Continue the text about Ryan Coogler's tribute to Chadwick Boseman, starting right after its last sentence.

--- Source passage Enclosed Below ---

Ryan Coogler and the late Chadwick Boseman
‘Black Panther’ director Ryan Coogler has written a long and loving tribute to the film’s star Chadwick Boseman, who has died aged 43.
“Chad was an anomaly. He was calm. Assured. Constantly studying,” the director wrote on Sunday morning.
“The ancestors spoke through him,” he added. “What an incredible mark he’s left for us.”
Boseman died on Thursday at home in Los Angeles with his wife, Taylor Simone Ledward, and family by his side.
He had been diagnosed with bowel cancer four years ago, undergoing treatment while filming hit movies like ‘Avengers: Endgame’, ‘21 Bridges’ and Spike Lee’s ‘Da 5 Bloods’.
However, he never discussed his diagnosis in public, and Coogler said “he shielded his collaborators from his suffering.”
“Before sharing my thoughts on the passing of the great Chadwick Boseman, I first offer my condolences to his family who meant so very much to him. To his wife, Simone, especially.
“I inherited Marvel and the Russo Brothers’ casting choice of T’Challa. It is something that I will forever be grateful for. The first time I saw Chad’s performance as T’Challa, it was in an unfinished cut of Captain America: Civil War. I was deciding whether or not directing Black Panther was the right choice for me. I’ll never forget, sitting in an editorial suite on the Disney Lot and watching his scenes. His first with Scarlett Johansson as Black Widow, then, with the South African cinema titan, John Kani as T’Challa’s father, King T’Chaka. It was at that moment I knew I wanted to make this movie. After Scarlett’s character leaves them, Chad and John began conversing in a language I had never heard before. It sounded familiar, full of the same clicks and smacks that young black children would make in the States. The same clicks that we would often be chided for being disrespectful or improper. But, it had a musicality to it that felt ancient, powerful, and African.

--- End of Enclosed Source passage ---
--- Recorded data Enclosed Below ---

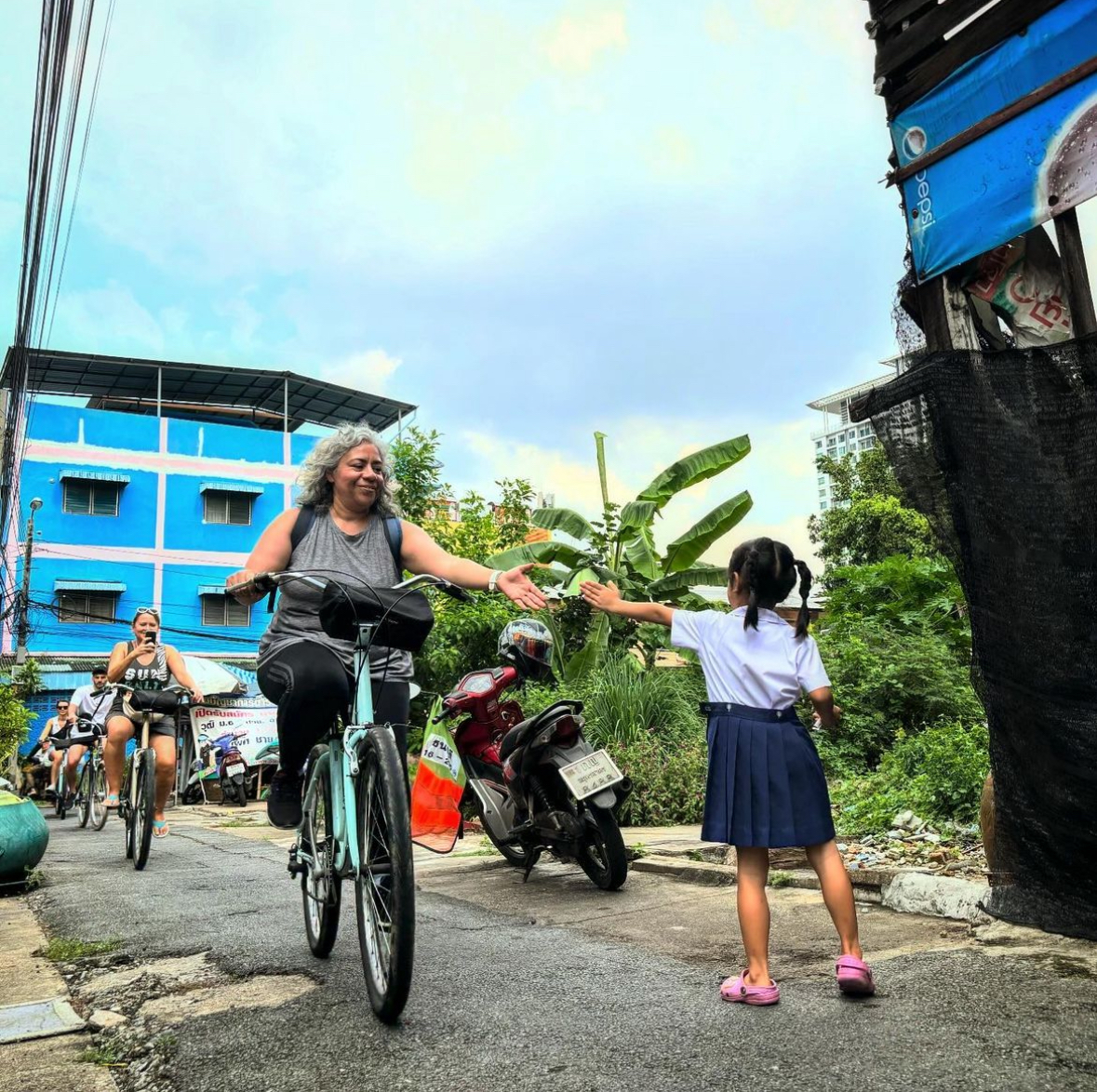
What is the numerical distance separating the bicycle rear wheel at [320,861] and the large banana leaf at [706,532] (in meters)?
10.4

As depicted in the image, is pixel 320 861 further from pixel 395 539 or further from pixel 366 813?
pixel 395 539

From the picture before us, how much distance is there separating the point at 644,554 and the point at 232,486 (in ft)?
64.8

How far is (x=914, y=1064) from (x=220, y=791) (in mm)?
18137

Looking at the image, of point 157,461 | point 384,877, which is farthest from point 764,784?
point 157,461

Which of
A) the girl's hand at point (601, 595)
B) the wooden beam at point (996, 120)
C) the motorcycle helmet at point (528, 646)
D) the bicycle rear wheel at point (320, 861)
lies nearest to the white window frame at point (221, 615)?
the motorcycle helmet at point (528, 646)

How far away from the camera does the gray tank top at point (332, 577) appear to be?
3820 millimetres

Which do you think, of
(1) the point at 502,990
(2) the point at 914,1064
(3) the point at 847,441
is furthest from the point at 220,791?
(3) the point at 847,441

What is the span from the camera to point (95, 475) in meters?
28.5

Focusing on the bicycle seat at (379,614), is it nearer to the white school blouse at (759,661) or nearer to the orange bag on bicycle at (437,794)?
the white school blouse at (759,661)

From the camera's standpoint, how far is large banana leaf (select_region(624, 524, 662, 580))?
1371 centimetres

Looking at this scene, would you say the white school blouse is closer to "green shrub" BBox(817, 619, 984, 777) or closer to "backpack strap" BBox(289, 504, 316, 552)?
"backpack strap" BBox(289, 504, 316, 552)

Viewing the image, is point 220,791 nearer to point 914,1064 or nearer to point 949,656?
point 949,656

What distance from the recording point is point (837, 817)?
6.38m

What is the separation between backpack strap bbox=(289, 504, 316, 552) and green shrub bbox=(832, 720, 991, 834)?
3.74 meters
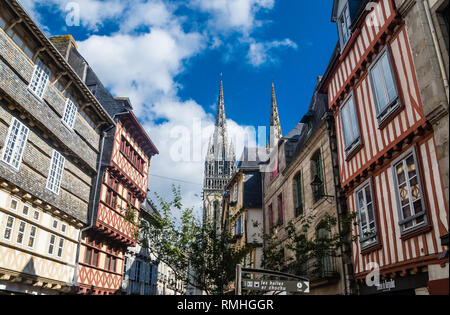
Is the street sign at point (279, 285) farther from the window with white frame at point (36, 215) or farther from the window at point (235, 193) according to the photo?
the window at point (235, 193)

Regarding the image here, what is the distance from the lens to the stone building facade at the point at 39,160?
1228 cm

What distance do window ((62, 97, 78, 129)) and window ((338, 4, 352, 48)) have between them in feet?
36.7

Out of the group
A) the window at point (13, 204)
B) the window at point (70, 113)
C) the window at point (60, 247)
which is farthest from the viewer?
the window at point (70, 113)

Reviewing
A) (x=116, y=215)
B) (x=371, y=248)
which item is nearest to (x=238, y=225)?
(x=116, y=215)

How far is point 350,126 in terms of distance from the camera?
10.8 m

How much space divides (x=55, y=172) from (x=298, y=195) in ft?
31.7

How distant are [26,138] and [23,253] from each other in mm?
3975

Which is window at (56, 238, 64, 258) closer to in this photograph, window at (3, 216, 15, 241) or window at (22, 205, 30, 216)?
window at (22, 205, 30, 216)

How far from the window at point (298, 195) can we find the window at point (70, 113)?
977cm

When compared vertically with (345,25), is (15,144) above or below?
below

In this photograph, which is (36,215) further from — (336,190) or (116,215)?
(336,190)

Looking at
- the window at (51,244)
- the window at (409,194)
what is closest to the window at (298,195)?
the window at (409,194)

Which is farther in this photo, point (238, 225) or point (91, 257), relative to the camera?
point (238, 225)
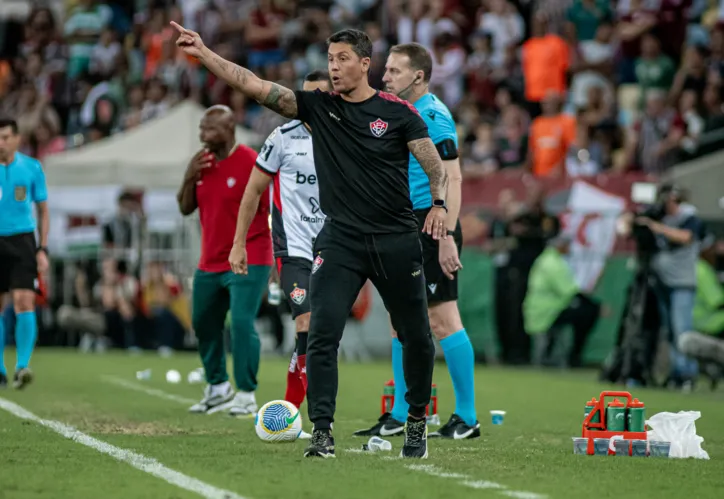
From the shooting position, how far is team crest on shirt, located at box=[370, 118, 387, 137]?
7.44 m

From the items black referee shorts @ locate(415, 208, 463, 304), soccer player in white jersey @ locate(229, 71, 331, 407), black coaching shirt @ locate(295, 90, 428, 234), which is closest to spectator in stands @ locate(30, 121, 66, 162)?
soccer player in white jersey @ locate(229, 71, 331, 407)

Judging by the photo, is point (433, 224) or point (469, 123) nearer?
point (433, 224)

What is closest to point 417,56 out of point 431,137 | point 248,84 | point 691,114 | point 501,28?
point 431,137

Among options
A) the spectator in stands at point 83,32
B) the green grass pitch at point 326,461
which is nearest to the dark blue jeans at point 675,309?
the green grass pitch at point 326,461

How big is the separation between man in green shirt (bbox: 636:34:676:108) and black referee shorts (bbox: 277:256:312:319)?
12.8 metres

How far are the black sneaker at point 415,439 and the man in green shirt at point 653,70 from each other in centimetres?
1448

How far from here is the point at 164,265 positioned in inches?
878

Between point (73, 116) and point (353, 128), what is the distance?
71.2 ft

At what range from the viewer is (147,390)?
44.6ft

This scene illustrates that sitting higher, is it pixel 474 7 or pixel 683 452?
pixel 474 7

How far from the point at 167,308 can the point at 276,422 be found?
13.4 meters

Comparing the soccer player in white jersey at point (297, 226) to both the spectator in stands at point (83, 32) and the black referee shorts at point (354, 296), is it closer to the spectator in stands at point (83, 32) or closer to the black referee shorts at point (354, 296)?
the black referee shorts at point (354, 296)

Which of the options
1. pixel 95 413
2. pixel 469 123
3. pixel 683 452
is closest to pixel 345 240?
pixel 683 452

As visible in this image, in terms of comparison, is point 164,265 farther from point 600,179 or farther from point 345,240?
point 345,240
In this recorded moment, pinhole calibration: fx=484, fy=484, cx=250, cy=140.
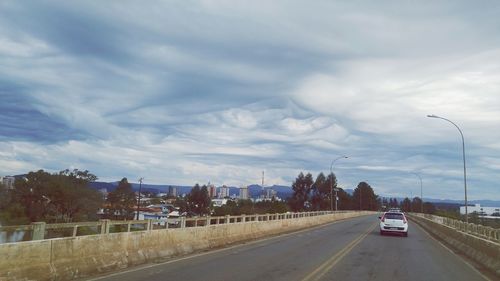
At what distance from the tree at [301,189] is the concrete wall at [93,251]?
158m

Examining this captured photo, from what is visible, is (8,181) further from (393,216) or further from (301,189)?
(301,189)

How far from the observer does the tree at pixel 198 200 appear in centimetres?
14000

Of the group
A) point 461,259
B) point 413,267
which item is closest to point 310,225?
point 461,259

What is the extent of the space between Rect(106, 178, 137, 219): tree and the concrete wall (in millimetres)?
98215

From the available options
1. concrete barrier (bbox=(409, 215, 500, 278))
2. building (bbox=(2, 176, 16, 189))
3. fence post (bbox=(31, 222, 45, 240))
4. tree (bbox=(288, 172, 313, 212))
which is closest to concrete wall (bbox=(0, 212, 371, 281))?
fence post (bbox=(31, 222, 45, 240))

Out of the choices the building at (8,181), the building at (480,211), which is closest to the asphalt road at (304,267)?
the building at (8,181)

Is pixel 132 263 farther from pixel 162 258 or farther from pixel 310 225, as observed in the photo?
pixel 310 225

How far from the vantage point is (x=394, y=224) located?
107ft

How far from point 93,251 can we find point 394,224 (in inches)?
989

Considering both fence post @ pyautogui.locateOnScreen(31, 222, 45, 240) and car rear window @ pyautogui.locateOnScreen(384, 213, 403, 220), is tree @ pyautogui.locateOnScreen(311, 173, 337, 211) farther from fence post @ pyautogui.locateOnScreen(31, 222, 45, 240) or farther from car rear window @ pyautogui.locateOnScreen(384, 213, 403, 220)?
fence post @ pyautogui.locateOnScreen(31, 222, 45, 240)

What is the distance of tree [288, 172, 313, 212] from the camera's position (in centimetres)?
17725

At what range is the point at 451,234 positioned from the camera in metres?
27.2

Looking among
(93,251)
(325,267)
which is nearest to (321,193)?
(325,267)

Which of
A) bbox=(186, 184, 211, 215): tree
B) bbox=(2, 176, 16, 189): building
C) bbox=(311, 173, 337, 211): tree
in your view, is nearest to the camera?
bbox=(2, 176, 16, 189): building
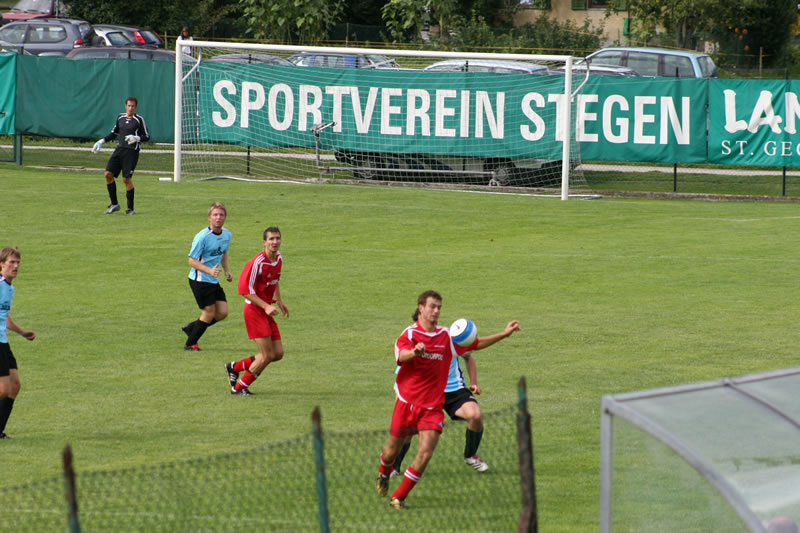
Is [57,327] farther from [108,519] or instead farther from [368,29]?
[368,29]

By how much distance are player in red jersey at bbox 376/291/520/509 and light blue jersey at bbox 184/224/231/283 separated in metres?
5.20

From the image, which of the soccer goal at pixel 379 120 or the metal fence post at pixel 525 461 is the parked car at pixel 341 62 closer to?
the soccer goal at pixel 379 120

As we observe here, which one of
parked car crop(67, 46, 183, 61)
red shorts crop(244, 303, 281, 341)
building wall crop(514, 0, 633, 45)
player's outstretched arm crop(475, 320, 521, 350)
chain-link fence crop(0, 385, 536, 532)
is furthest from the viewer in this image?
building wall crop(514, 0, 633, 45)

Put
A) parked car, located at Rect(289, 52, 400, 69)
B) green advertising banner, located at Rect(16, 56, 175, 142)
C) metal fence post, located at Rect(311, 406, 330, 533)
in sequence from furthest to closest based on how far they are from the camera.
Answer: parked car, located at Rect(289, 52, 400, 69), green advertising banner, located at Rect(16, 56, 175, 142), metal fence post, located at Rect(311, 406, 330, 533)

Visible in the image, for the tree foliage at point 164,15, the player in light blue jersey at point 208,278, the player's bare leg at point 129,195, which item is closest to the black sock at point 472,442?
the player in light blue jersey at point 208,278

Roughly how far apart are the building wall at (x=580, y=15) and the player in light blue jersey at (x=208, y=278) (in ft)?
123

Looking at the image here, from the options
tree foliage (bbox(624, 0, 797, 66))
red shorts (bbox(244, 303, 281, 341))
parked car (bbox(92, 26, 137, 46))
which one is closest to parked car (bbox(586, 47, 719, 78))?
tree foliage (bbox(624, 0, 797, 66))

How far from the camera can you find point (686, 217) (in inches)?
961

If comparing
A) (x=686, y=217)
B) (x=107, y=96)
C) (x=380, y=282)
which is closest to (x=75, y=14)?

--- End of Enclosed Recorded data ---

→ **Result of the exercise**:
In my meeting after watching the film, I asked Nate Moore, one of the producers of the film, about the language. “Did you guys make it up?” Nate replied, “That’s Xhosa, John Kani’s native language. He and Chad decided to do the scene like that on set, and we rolled with it.” I thought to myself, “He just learned lines in another language, that day?” I couldn’t conceive how difficult that must have been, and even though I hadn’t met Chad, I was already in awe of his capacity as actor.
I learned later that there was much conversation over how T’Challa would sound in the film. The decision to have Xhosa be the official language of Wakanda was solidified by Chad, a native of South Carolina, because he was able to learn his lines in Xhosa, there on the spot. He also advocated for his character to speak with an African accent, so that he could present T’Challa to audiences as an African king, whose dialect had not been conquered by the West,” he partly said in his long write up published by the BBC.